Canada, the United States, Central and South America, South Africa, and Australia took in about 52,500 Jews after the Holocaust. The other 83,000 refugees went to Palestine.

 

Emil Draitser was a Jew born just before the war in Odessa, a city in the Ukraine then under Soviet rule. In 1945, he and his mother returned from Uzbekistan (where they had hidden from the Germans) and discovered that “the war was still giving off smoke in the hearts of those children who had grown up in it.” The parents of some of his classmates had aided the Germans. That collaboration, years of German propaganda (a media campaign that blamed the war on “the Jews” rather than the Nazis), and a deep-rooted antisemitism shaped the way many Ukrainians responded to Jews after the war. Draitser wrote:

For a long time after the war ended, in the quiet corners of Odessa streets, in the remote alleys of the parks, in the secluded places among the ruins, gangs of youngsters hunted for Jewish kids, survivors of the Holocaust, and harassed and beat them up, often till they bled.
11

 

Emmanuel Mounier, a leading French Catholic theologian, described a similar attitude in Poland in the spring of 1946. As a result, the few Jews he encountered were “gripped with terror. Survivors think only about leaving.”
12
Some people attributed the virulent antisemitism in areas once occupied by Germany to guilt—for turning a blind eye to the murder of their neighbors, aiding the Germans, or taking the belongings Jews had left in their safekeeping. Others attributed the rise in antisemitism to the fear that Jewish survivors would seek revenge on those who had betrayed them.

**Available data:**
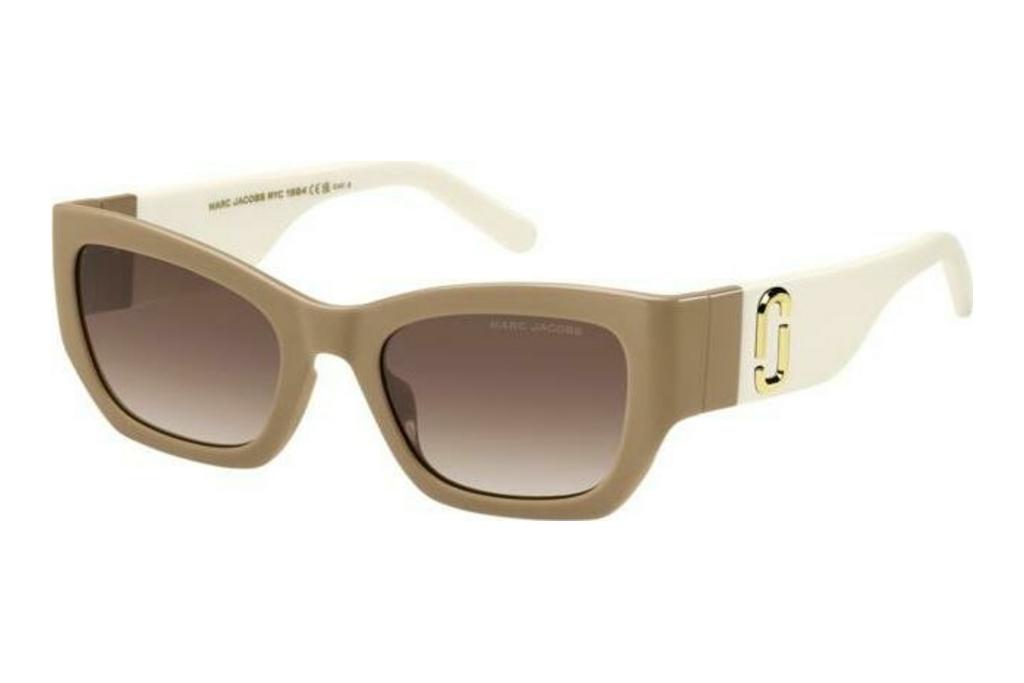 Marc Jacobs   MARC 723/S 10A/HA BEIGE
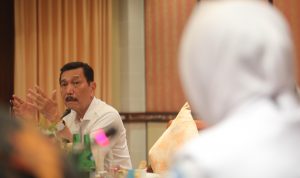 Kemenko Marves Ajak Industri Kedirgantaraan Berkontribusi pada Penanganan Stunting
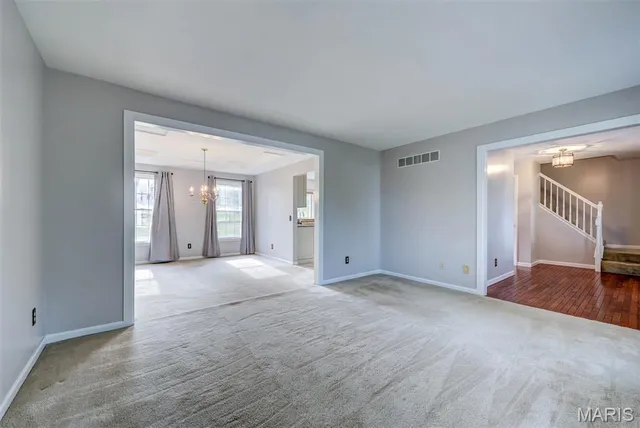 $425,000 | 312 Laramie Drive, St. Charles, MO 63304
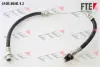 Brake Hose. Шланг гальмівний FTE 510E865E12 (фото 1)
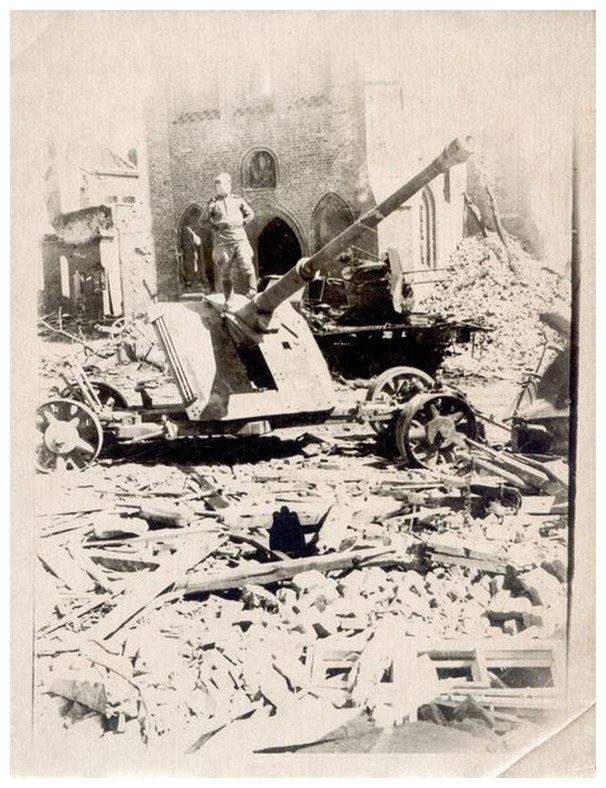 Фотографии к "Нахальному минированию" и "Лехе"-2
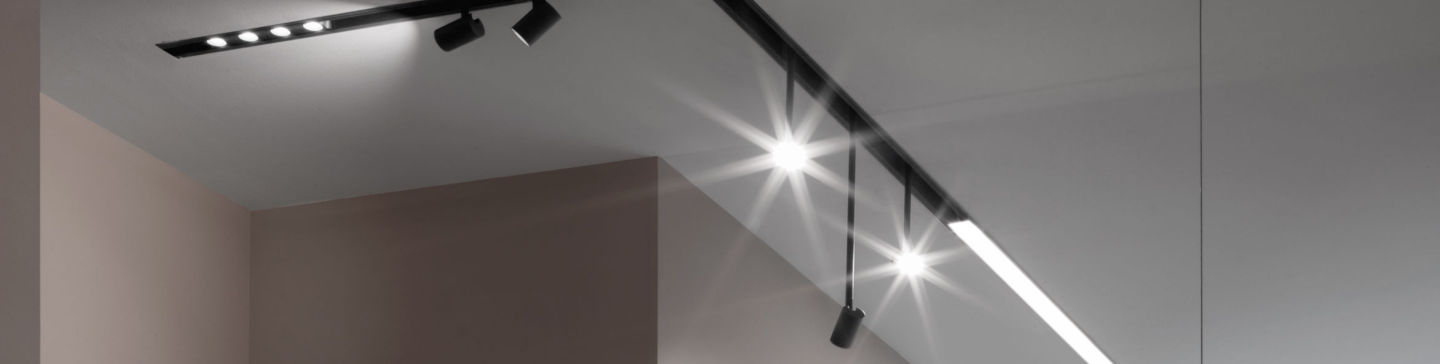 Lightsonic - Предлагаем огромный ассортимент трековых, магнитных и дизайнерских светильников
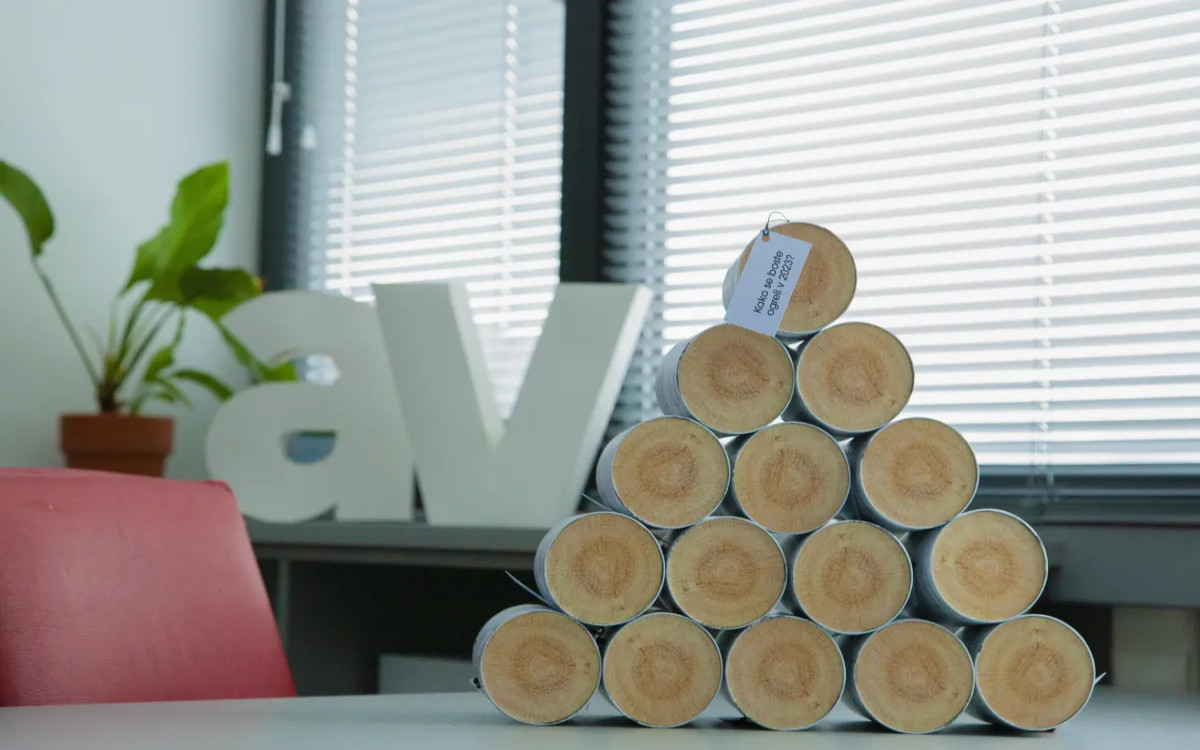 Opazili smo: Kako se boste greli v 2023?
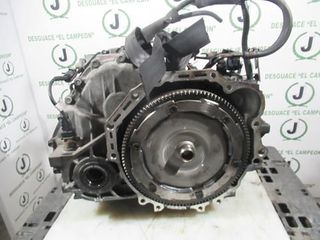 D4EB CAJA DE CAMBIOS HYUNDAI SANTA FÉ II (CM) 2.2 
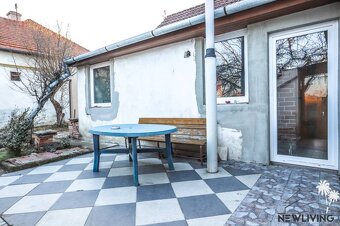 čiastočne modernizovaný RD v obci Borovce pri Piešťanoch - 11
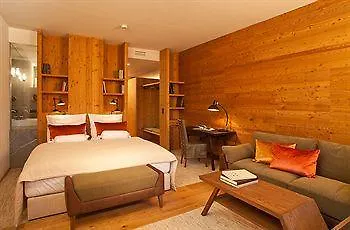 Moesererhof 3* Mösern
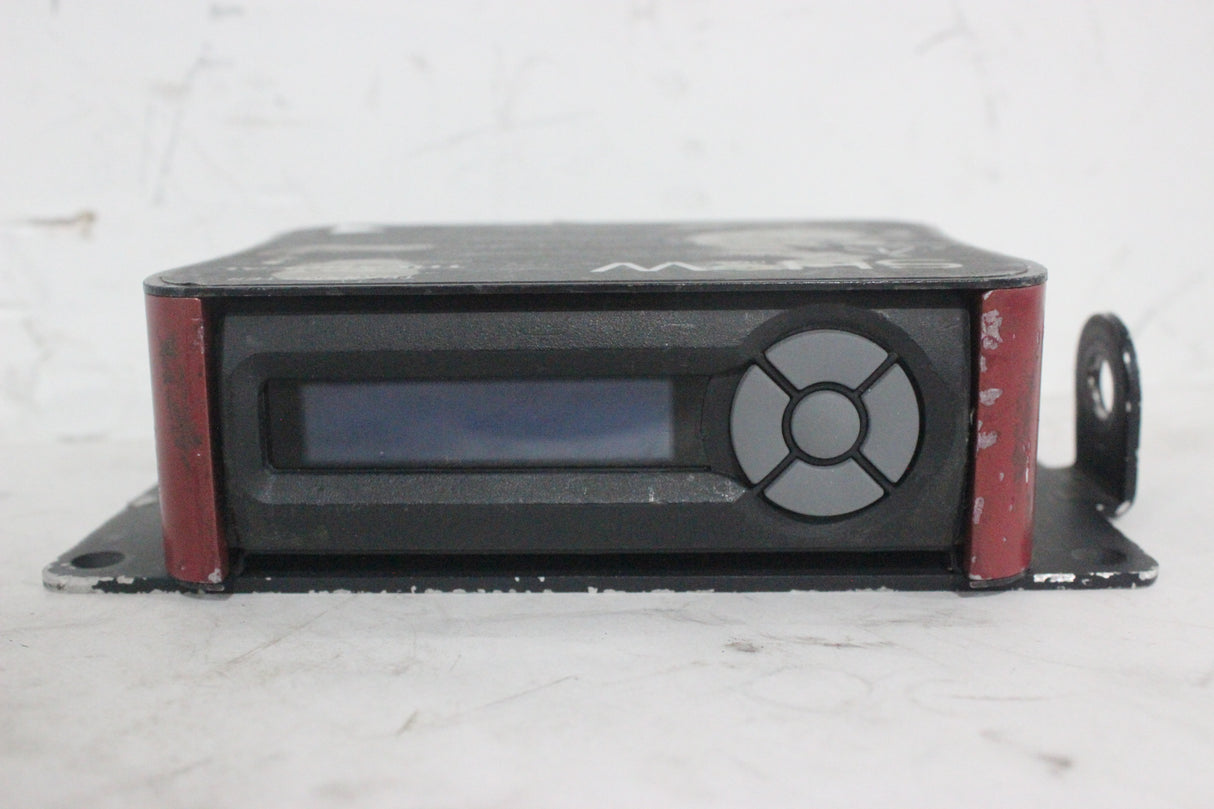 City Theatrical SHoW DMX 5600 Wireless Transmitter w/ Base Mount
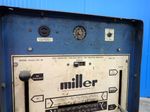 Miller Arc Welder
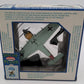 Model Power 5352-1 1:87 Scale The Focke-Wulf 190 Stab W/ Display Stand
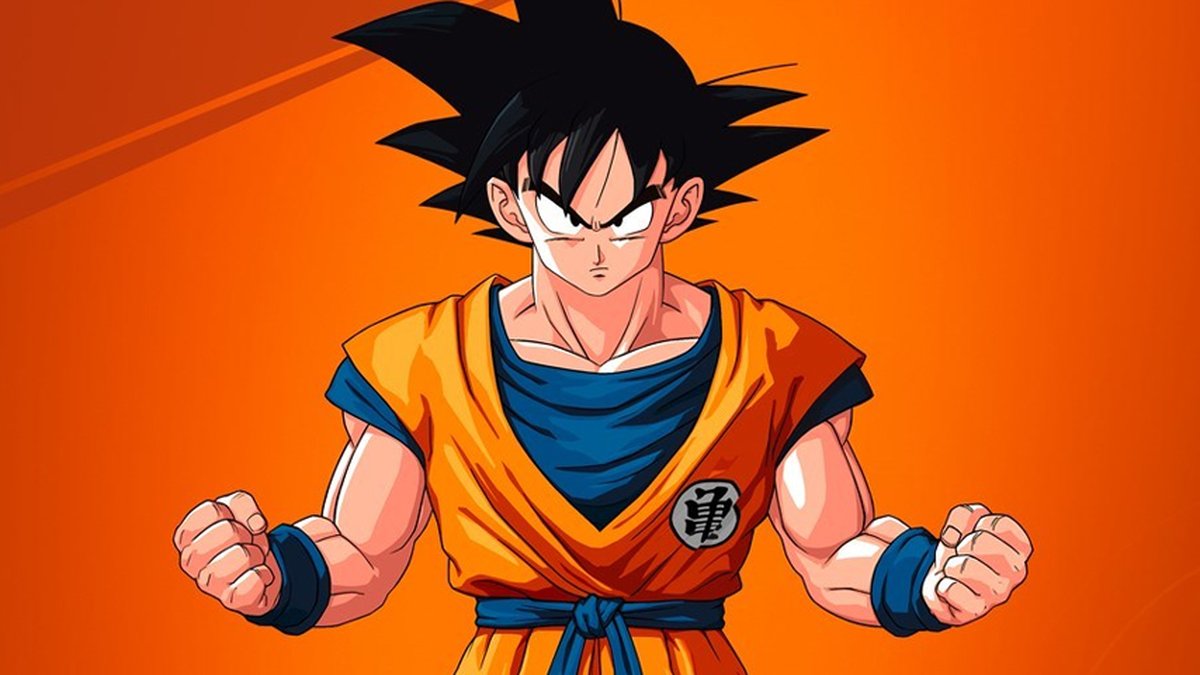 Criador de Dragon Ball revela o nível de poder da nova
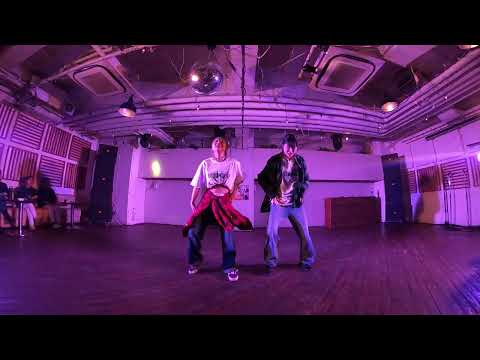 Helm Knack / Back Beat Club #59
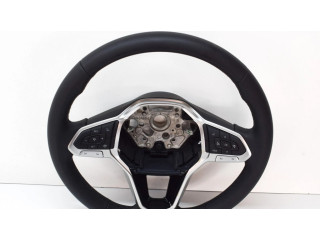 Руль Volkswagen T-Roc  2017- года 2G0419089B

**Task A:**
Reproduce the passage on postwar antisemitism word for word, starting at "For a long time" and ending at "till they bled.".
**Task B:**
According to the passage on postwar antisemitism, where had Emil Draitser and his mother hidden from the Germans before returning in 1945?

**Task result A:**
For a long time after the war ended, in the quiet corners of Odessa streets, in the remote alleys of the parks, in the secluded places among the ruins, gangs of youngsters hunted for Jewish kids, survivors of the Holocaust, and harassed and beat them up, often till they bled.

**Task result B:**
In Uzbekistan.